Queremos fazer a coisa certinha e
pagar todos os direitos. Até porque
o que fazemos é uma homenagem,
com uma releitura pesada de clássicos, com o propósito de unir as
duas tribos”, filosofa Zezé. Assim,
caso o imbróglio dure mais tempo
do que a banda espera, há a ideia
do registro de pelo menos outras
quatro músicas, além das dez já
gravadas. “Teremos algumas participações, como Falcão. Queremos
também que pelo menos dois pesospesados dos dois estilos participem
do disco.”
Zezé Cavalera flerta com o brega
A gréia que o Comitiva do Rock
faz lembra pelo menos duas outras
bandas que fizeram sua fama com
base no humor. Se por um lado a
interpretação de Zezé Cavalera lembra as histrionices de Dinho no Mamonas Assassinas, a pegada metal
se aproxima das hilárias tirações de
onda do Massacration. Zezé concorda e agradece a menção ao primeiro, mas acha que entre sua banda e
a comandada pela galera de Hermes & Renato não há tanta similaridade assim. “Realmente, há uma
semelhança com Mamonas. Para
mim, é um elogio, mas a intenção
não foi parecer com eles. A gente
não chega nem aos pés deles. Ninguém nunca nos comparou ao Massacration, que é uma banda de metal que escracha com o metal”, diz
o vocalista. Além das comparações,
o produtor do Comitiva do Rock,
Paulo Anhaia (também conhecido
como Paul X na banda de thrash
metal MonsteR), trabalha com Rick
Bonadio, o descobridor dos Mamonas Assassinas.

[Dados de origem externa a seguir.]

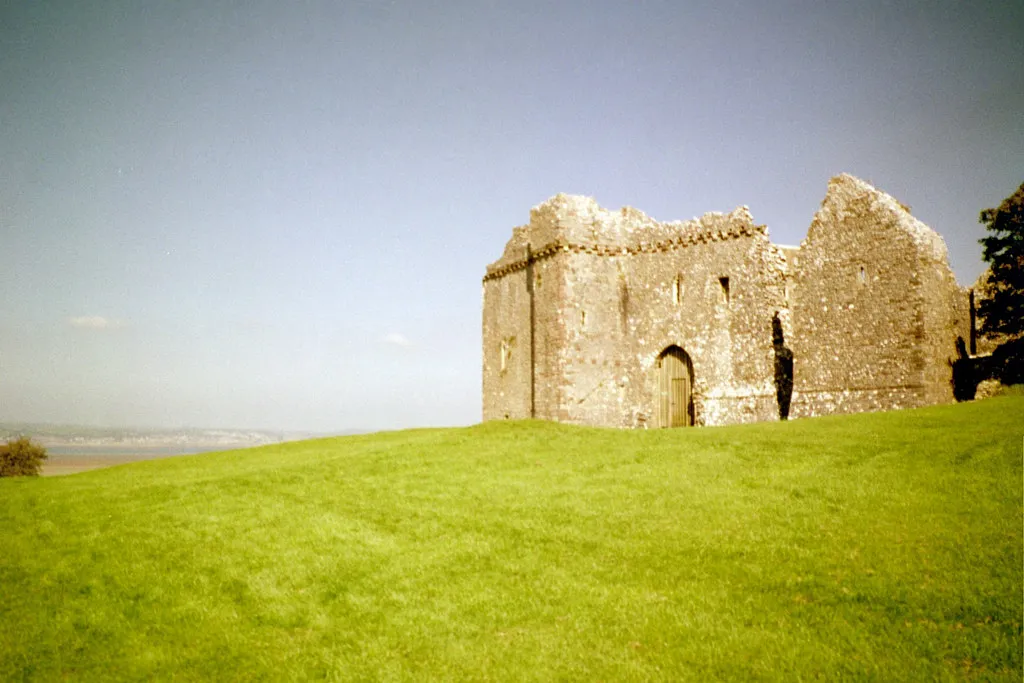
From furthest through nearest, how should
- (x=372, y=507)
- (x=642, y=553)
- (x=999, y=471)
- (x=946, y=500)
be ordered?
(x=372, y=507), (x=999, y=471), (x=946, y=500), (x=642, y=553)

Segundo Zezé, a repercussão nos
dois mercados tem sido a melhor
possível. A banda quer mostrar que
metal e sertanejo têm mais em comum do que os mullets e as calças
apertadas no final dos anos 80. “A
gente quer tocar em casas de ambos
os estilos. Hudson, por exemplo, já
gravou um disco de metal e disse
para a gente que ele e Edson querem participar do disco. Pedro, que
é filho de Leandro, já ouviu a nossa
versão de Entre tapas e beijos (O
Viagra é o segredo), gostou muito
e ficou de mostrar para o tio, Leonardo”, afirma. “Tem muito sertanejo que curte metal e vice-versa.
Muita gente tem é vergonha de assumir que gosta”, entrega Zezé.
Ao gosto pelas duas opções musicais, Zezé Cavalera quer acrescentar
outra: o brega. É que, com a participação de Falcão em um clipe da
banda, surgiu a idéia de uma turnê
com o cantor cearense. “Ele é um
ícone do brega e esse público nós
também queremos alcançar”, prossegue o vocalista. “A gente quer levar o Falcão para o circuito de rodeios e de rock. Ele virou um parceirão nosso.”
Zezé Cavalera enfatiza durante toda a entrevista por telefone que não
consegue diferenciar de qual estilo
musical gosta mais. E se, por acaso,
Zezé di Camargo & Luciano e o
Iron Maiden tocassem, na mesma
noite, na mesma cidade, mas em locais diferentes? A qual dos dois o vocalista iria: “Aos dois”, confessou.